W0315 06:44:09.712158 volume_checking.go:121 data file /data/depo_93069.dat actual 10910368424 bytes expected 10908271200 bytes!
I0315 06:44:09.712168 volume_loading.go:128 volumeDataIntegrityChecking failed data file /data/depo_93069.dat actual 10910368424 bytes expected 10908271200 bytes
I0315 06:44:09.713530 disk_location.go:182 data file /data/depo_93069.dat, replication=000 v=3 size=10910368424 ttl=

CLI docs

Compact default method is 0, but it's not listed in help.

compactMethod = cmdCompact.Flag.Int("method", 0, "option to choose which compact method. use 0 or 1.")

I created PR to fix it
#5379

Questions

Is there any way to list files located by volume ID by weed shell?
I'll try to check if files on problematic volumes are ok but I need to locate them first.

I was able to move out files from all my Seaweedfs collections.
All my collections besides one weren't frequently changed.
Only one ~20GB file was lost caused to I/O problems in logs.
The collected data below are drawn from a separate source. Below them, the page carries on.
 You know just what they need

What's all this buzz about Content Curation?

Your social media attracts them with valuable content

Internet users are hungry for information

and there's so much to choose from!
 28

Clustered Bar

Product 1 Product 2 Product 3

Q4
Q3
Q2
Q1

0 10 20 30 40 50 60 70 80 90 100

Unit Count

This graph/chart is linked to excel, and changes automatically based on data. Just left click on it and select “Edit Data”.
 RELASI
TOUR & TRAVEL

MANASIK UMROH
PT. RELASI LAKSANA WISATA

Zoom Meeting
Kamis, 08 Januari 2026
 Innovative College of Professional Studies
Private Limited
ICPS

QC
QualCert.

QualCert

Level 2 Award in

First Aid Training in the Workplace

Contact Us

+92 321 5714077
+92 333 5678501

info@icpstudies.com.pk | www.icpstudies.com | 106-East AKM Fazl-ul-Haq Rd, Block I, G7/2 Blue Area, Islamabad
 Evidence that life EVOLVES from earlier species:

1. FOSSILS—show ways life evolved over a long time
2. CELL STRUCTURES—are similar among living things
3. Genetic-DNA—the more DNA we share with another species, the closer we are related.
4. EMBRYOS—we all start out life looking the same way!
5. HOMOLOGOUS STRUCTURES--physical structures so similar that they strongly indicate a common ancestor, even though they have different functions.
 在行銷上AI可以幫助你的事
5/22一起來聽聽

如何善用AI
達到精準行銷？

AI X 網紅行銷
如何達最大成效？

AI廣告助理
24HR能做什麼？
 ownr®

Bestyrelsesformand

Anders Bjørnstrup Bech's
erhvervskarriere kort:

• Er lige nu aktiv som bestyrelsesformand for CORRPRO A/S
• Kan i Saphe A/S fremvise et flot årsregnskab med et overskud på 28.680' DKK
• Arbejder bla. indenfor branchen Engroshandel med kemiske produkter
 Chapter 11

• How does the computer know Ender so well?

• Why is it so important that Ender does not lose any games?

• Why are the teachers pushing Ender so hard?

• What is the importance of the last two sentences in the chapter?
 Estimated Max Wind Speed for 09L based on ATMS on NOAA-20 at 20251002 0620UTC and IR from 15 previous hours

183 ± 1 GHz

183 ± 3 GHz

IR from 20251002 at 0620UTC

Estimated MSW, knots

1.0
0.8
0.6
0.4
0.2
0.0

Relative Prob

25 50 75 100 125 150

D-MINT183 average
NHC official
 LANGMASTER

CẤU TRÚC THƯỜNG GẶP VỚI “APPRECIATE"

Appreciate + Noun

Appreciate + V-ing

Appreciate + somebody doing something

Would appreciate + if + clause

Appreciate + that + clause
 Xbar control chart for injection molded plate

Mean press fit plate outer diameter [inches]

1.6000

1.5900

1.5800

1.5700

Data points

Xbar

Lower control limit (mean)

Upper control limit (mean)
Last remaining collection, very active (frequent creating and deleting) got multiple I/O problems and probably multiple small files were lost.
I'm guessing that tailing volume when vacuum run was the problem in 3.62.

I don't use Seaweedfs anymore, I migrated one small bucket to minio so I'm marking this as closed.